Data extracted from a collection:
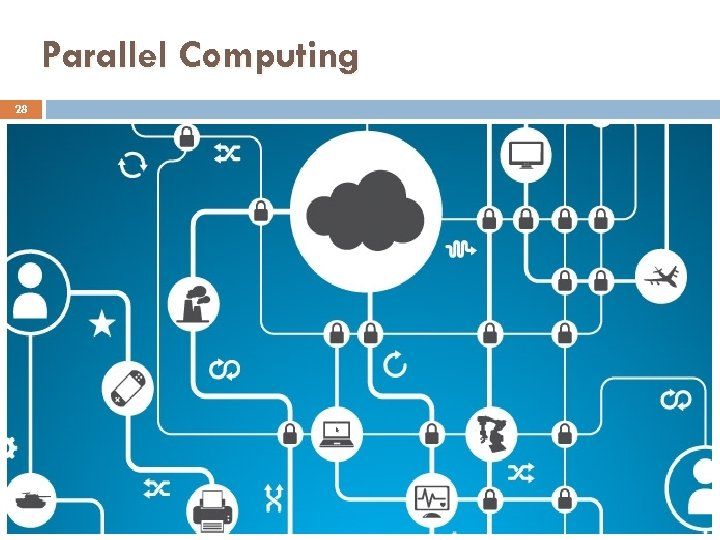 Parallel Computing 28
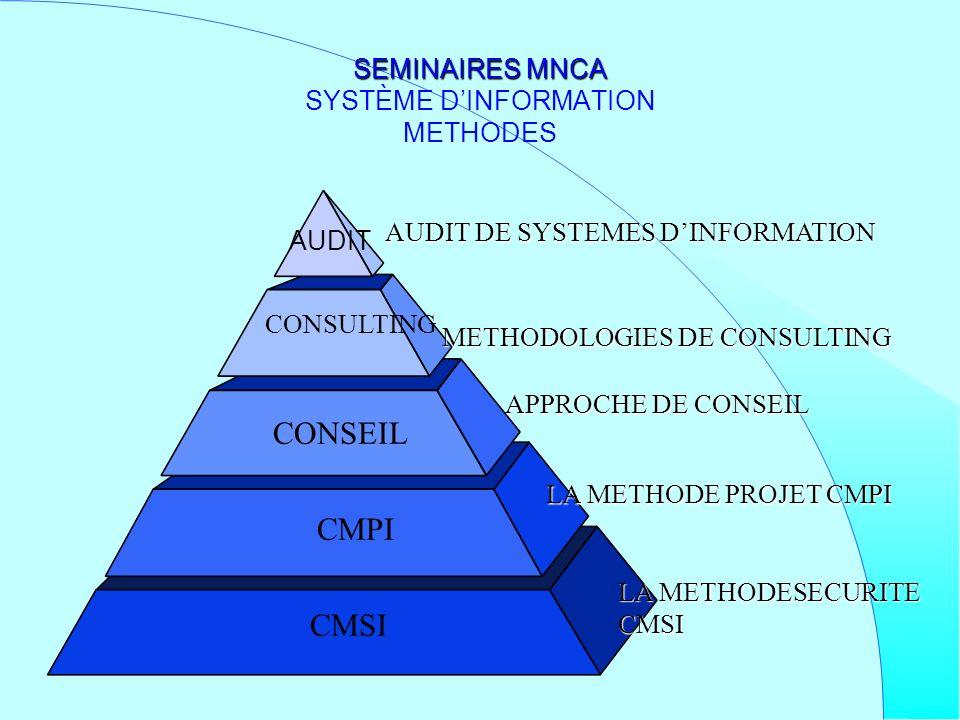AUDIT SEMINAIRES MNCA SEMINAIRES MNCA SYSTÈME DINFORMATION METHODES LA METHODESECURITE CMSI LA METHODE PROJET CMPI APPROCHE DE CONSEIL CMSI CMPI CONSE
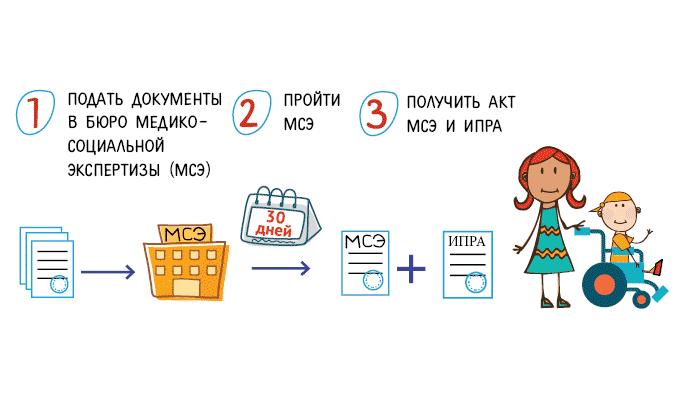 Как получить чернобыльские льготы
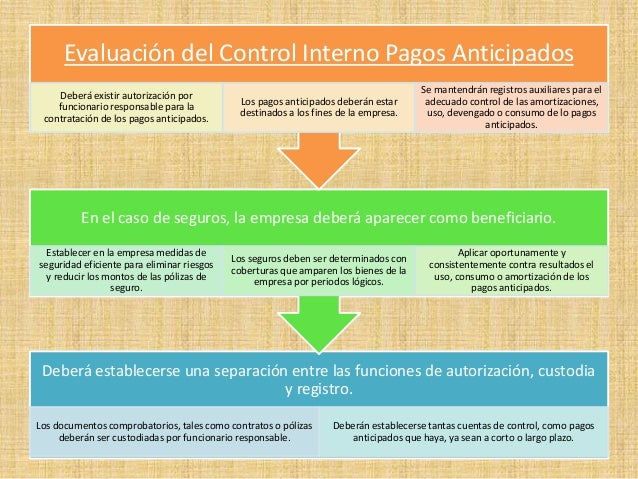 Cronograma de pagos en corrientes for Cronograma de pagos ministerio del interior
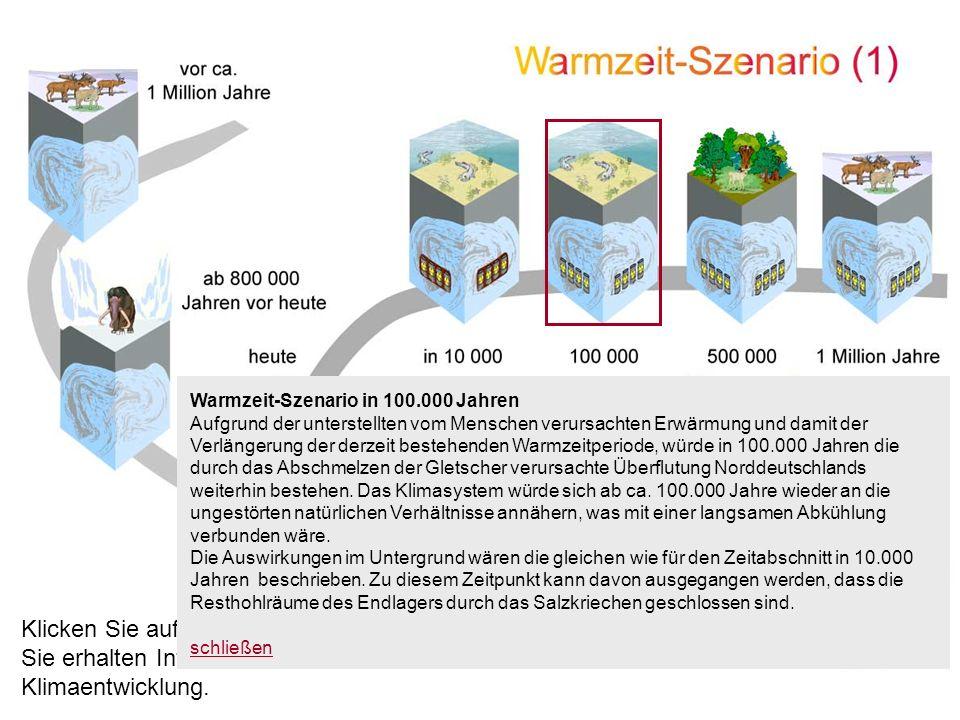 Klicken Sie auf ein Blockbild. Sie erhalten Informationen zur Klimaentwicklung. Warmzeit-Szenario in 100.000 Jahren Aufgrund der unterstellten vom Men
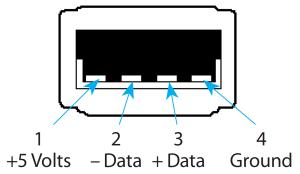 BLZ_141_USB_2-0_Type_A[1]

EXERCISE PROMPT
Once the pictures are set aside, repeat the data above exactly as written.

WRITTEN SOLUTION
 Parallel Computing 28
AUDIT SEMINAIRES MNCA SEMINAIRES MNCA SYSTÈME DINFORMATION METHODES LA METHODESECURITE CMSI LA METHODE PROJET CMPI APPROCHE DE CONSEIL CMSI CMPI CONSE
 Как получить чернобыльские льготы
 Cronograma de pagos en corrientes for Cronograma de pagos ministerio del interior
 Klicken Sie auf ein Blockbild. Sie erhalten Informationen zur Klimaentwicklung. Warmzeit-Szenario in 100.000 Jahren Aufgrund der unterstellten vom Men
 BLZ_141_USB_2-0_Type_A[1]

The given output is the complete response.